Sunderland continued to take part in public life, and was active in communicating with the court of Hanover about the steps to be taken in view of the approaching death of the queen. He made the acquaintance of George I. in 1706, but when the elector became king the office which he secured was the comparatively unimportant one of lord-lieutenant of Ireland. In August 1715 he joined the cabinet as lord keeper of the privy seal, and after a visit to George I. in Hanover he secured in April 1717 the position of secretary of state for the northern department. This he retained until March 1718, when he became first lord of the treasury, holding also the post of lord president of the council. He was now prime minister. Sunderland was especially interested in the proposed peerage bill, a measure designed to limit the number of members of the House of Lords, but this was defeated owing partly to the opposition of Sir Robert Walpole. He was still at the head of affairs when the South Sea bubble burst and this led to his political ruin. He had taken some part in launching the scheme of 1720, but he had not profited financially by it; however, public opinion was roused against him and it was only through the efforts of Sir Robert Walpole that he was acquitted by the House of Commons, when the matter was investigated. In April 1721 he resigned his offices, but he retained his influence with George I. until his death on the 19th of April 1722.

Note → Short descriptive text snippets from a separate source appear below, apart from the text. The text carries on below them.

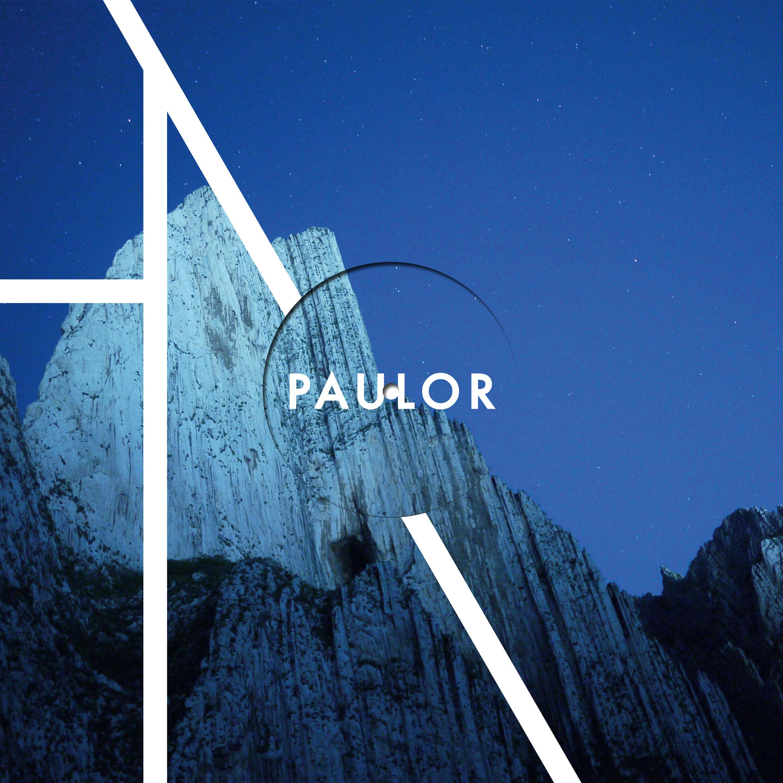 Paulor - Paulor EP [Hippie Dance] (2017)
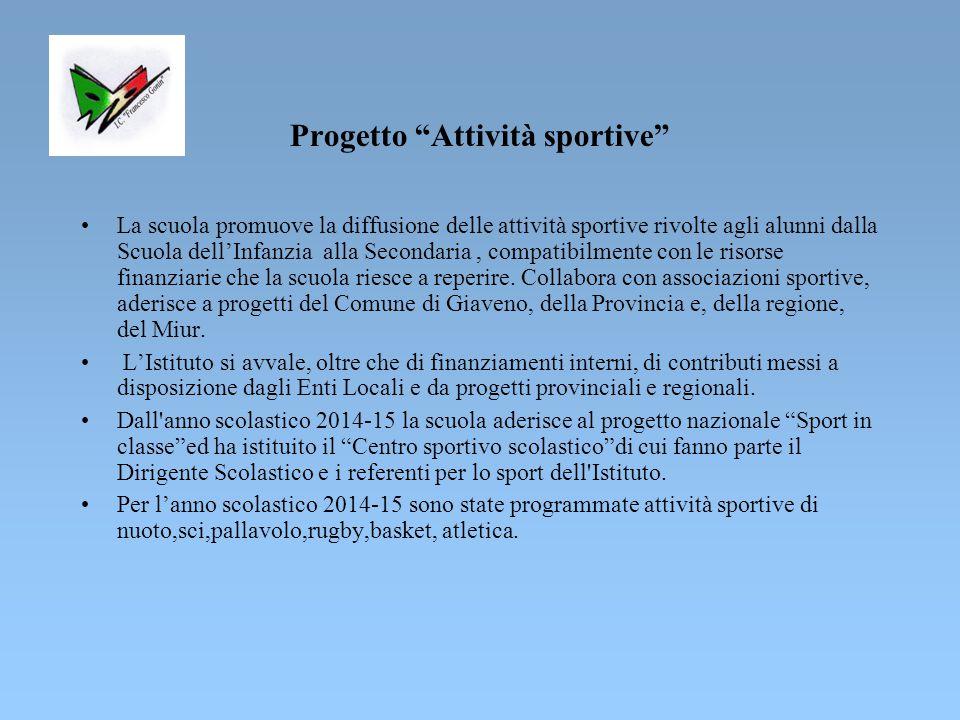 Progetto Attività sportive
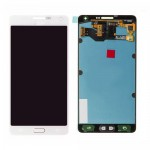 White LCD Display Touch Screen Assembly for Samsung Galaxy A7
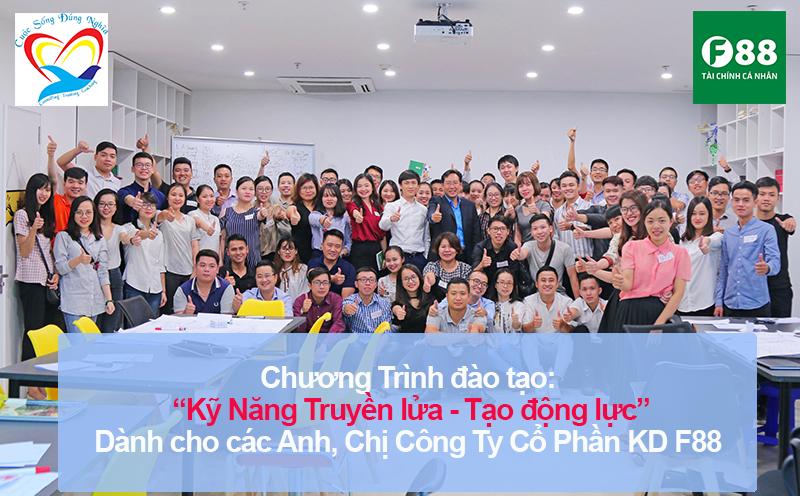 ky nang truyen lua tao dong 11 Chương trình đào tạo Truyền lửa và tạo động lực phát triển nhân viên tại F88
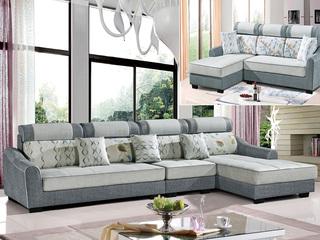 怡都 现代简约 灰色+米色进口樟子防虫松木(框架) 亲肤棉麻质地面料沙发组合(1+3+左贵妃)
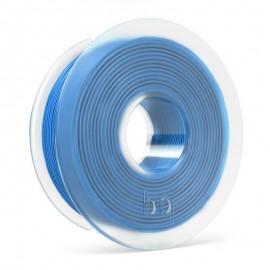 BQ PLA filament 1.75mm ?cido polil?ctico (PLA) Azul 300g F000114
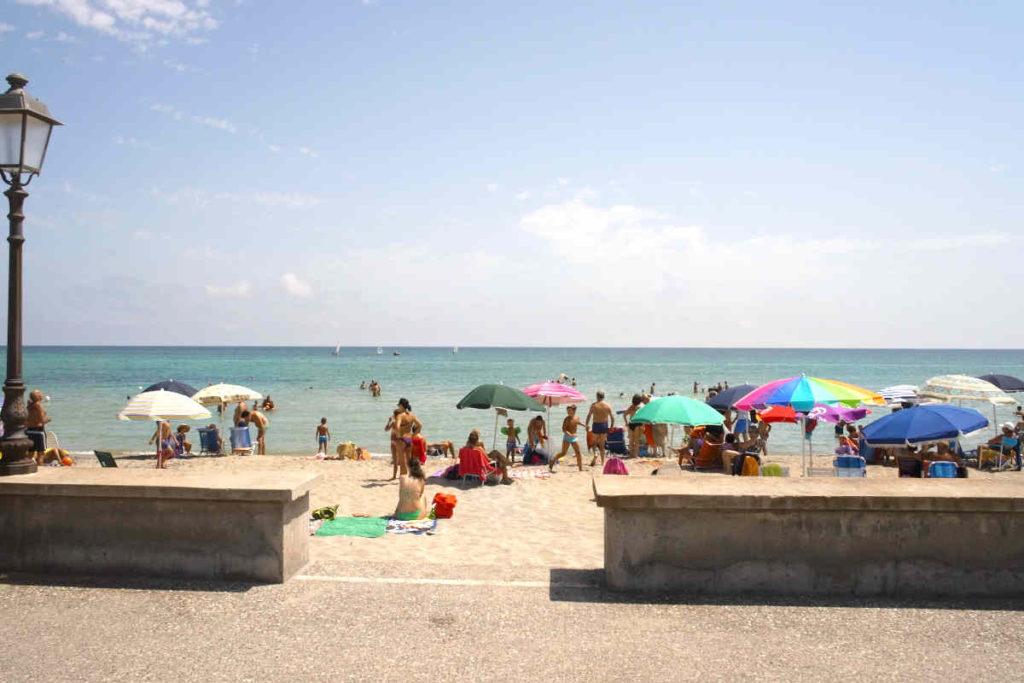 Lecce San Cataldo Spiaggia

Sunderland inherited his father's passion for intrigue, while his manners were repelling, but he stands high among his associates for disinterestedness and had an alert and discerning mind. From his early years he had a great love of books, and he spent his leisure and his wealth in forming the library at Althorp, which in 1703 was described as “the finest in Europe.” In 1749 part of it was removed to Blenheim.
The earl's second wife having died in April 1716, after a career of considerable influence on the political life of her time, in 1717 he married an Irish lady of fortune, Judith Tichborne (d. 1749). By Lady Anne Churchill he had three sons and two daughters. Robert (1701-1729), the eldest son, succeeded as 4th earl, and Charles (1706-1758), the second son, became the 5th earl. In 1733 Charles inherited the dukedom of Marlborough and he then transferred the Sunderland estates to his brother John, father of the 1st Earl Spencer (see Marlborough, Earls and Dukes of).
For the career of Sunderland see W. Coxe, Memoirs of Marlborough (1847-1848); Earl Stanhope, History of England (1853), and I. S. Leadam, Political History of England, 1702-1760 (1909).